Secara sederhana, ringan sehingga mudah dimengerti oleh peserta, dipaparkan tentang pengelolaan pembuangan sampah yang terjadi sekarang ini disekitar kita, mulai dari maraknya sampah-sampah organik (sisa makanan, sampah kebun) yang dibuang begitu saja hingga sampah inorganik (plastik, kaleng, botol dsb) yang sangat sulit diolah oleh alam, menumpuk semakin menggunung. Belum lagi sampah yang dibuang sembarangan ke sungai, saluran drainase dan di jalan umum. Keprihatinan yang menjadi perhatian serius masyarakat sosial di seluruh dunia.

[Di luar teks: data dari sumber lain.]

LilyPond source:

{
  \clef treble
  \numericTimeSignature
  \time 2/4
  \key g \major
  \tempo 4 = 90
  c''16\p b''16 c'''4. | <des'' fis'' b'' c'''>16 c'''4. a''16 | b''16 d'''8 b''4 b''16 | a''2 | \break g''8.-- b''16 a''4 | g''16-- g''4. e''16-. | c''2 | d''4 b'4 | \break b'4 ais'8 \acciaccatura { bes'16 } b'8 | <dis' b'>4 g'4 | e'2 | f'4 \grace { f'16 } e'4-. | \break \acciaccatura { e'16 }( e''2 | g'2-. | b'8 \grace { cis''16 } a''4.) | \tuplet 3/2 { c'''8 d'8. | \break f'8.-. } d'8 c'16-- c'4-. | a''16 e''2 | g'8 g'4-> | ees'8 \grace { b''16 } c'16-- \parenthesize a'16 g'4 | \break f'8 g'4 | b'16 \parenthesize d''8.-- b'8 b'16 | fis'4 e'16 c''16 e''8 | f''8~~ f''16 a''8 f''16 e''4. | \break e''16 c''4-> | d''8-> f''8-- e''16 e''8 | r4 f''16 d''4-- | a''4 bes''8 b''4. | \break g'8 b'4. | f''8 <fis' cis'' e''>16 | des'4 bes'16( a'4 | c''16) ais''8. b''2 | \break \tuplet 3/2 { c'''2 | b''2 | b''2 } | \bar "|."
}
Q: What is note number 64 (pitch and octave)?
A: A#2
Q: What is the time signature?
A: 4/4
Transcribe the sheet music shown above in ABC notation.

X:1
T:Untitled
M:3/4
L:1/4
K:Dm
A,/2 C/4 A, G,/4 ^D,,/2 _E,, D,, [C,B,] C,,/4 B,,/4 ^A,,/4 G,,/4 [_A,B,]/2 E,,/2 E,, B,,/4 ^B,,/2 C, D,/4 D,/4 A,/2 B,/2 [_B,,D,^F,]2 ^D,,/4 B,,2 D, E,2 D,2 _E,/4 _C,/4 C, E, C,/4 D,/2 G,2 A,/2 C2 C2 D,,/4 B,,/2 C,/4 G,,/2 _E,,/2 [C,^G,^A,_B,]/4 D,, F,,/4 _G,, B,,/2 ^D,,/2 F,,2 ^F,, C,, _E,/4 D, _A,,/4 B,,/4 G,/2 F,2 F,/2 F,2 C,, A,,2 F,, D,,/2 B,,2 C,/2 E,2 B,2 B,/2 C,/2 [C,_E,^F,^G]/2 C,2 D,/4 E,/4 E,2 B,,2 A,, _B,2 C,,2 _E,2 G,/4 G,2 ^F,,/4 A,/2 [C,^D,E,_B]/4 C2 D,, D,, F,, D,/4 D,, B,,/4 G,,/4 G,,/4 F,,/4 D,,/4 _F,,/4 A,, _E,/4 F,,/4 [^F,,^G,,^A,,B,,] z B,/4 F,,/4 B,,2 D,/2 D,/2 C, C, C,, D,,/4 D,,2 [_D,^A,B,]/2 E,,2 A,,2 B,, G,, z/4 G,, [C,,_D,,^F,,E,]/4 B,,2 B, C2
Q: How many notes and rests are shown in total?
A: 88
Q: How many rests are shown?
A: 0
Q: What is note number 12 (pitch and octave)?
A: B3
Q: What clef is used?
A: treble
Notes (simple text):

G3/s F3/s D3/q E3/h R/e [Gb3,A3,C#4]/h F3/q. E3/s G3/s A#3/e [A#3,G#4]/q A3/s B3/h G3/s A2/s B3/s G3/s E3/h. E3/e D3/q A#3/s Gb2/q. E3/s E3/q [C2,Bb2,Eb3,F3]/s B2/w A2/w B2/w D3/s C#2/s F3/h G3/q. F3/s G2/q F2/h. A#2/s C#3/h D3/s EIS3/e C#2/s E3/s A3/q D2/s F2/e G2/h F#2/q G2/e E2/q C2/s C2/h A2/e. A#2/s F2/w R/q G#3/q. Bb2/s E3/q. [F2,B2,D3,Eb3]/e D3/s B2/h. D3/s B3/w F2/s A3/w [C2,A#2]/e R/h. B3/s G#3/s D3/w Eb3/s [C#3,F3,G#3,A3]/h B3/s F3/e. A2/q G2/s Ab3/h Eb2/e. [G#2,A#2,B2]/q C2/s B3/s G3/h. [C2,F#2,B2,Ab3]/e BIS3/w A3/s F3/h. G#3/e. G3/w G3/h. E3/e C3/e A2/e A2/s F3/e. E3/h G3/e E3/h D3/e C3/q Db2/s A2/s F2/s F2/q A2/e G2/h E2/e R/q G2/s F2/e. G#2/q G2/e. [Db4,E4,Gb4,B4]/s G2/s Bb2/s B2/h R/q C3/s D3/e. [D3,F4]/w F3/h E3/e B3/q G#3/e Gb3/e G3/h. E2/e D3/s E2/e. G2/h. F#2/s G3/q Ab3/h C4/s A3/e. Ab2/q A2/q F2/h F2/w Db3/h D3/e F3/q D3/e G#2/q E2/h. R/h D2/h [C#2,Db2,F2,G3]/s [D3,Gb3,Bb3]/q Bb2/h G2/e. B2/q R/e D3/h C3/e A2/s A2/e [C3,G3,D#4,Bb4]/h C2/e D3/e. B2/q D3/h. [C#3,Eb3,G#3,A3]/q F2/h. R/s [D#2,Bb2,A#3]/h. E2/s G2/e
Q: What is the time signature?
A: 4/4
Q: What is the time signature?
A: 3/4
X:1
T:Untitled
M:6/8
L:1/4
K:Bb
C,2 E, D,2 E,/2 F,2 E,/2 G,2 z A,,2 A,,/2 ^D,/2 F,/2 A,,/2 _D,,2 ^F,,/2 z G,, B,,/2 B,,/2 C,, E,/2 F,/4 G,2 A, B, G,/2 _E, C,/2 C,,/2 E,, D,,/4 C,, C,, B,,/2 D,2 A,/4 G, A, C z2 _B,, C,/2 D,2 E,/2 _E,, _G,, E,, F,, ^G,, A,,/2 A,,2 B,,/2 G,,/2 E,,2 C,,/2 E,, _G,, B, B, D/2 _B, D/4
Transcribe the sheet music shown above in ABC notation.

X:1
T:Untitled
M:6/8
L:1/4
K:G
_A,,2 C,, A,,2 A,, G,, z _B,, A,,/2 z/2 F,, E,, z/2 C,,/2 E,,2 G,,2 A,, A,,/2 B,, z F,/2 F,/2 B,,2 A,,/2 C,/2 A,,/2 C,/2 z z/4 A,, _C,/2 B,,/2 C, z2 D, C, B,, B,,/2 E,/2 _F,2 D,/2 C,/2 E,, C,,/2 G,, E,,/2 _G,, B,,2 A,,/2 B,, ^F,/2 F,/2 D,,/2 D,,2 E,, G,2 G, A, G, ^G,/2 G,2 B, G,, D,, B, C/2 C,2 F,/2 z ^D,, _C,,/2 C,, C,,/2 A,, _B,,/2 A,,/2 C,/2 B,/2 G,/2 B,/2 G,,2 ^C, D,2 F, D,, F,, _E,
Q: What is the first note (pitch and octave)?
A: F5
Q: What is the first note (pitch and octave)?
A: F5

Namun lain ladang lain belalang, di masyarakat kita (Indonesia), perhatian terhadap sampah ini nampaknya sangat jauh berbeda. Kebiasaan membuang sampah sembarangan hingga kesadaran menggunakan bahan-bahan yang dapat di daur ulang masih sangat minim. Dapat terlihat dari gunungan sampah di pemukiman-pemukiman bahkan di TPA, yang beberapa diantaranya pernah mendatangkan bencana kebakaran hebat akibat gas metana yang dihasilkan sampah-sampah itu terbakar (contoh TPA Leuwigajah Bandung, TPA LIK Kaligawe Semarang).
Sebagai seorang beriman, terlebih sebagai seorang Katolik, sudah menjadi tanggungjawab kita untuk menjaga kelestarian alam ciptaan Tuhan ini yang diperuntukkan bagi kesejahteraan kita juga. Sebuah cara sederhana diajarkan, yaitu mencoba mengurangi penggunaan bahan kemasan dari plastik misalnya. Juga diajarkan bagaimana kita dapat mengolah sampah organik rumah tangga ( misal: sisa makanan, sisa potongan sayur-mayur) secara ramah lingkungan (tidak menimbulkan polusi asap akibat pembakaran sampah lagi), menjadi pupuk organik dengan cara yang sederhana dan mudah. Cara ini beberapa waktu lalu pernah diajarkan, diujicobakan dan berhasil dengan baik oleh Takakura, seorang pakar dari JICA - Jepang, kepada masyarakat di daerah Jomblang, Semarang. Sehingga kotak tempat pengolahannya pun diberi nama ‘Kotak Takakura’. Dengan kotak ini (yang dapat pula dibuat secara sederhana dari barang bekas) kita dapat menghasilkan pupuk tanaman yang lebih berkualitas.
Di sesi lain yang dipandu oleh Bp. Andang dan Ibu Eko, peserta workshop yang berkisar 80 orang dibagi menjadi dua, kelompok ibu mengikuti paparan tentang pemanfaatan limbah kemasan plastik menjadi pernak-pernik perhiasan, bunga dan sebagainya. Sedangkan kelompok bapak melihat cara pembuatan lubang biopori yang dipraktekkan oleh Bp. Sujud dan kawan-kawan dari lingkungan Yoao Baptista.
Dalam sambutannya di bagian akhir acara, Romo MC Sadana MSF selaku Kepala Paroki, menyambut baik acara workshop ini, dan mengharapkan agar kegiatan ini tidak berhenti sebatas workshop semata namun dapat di implementasikan secara nyata di lingkungan masing-masing.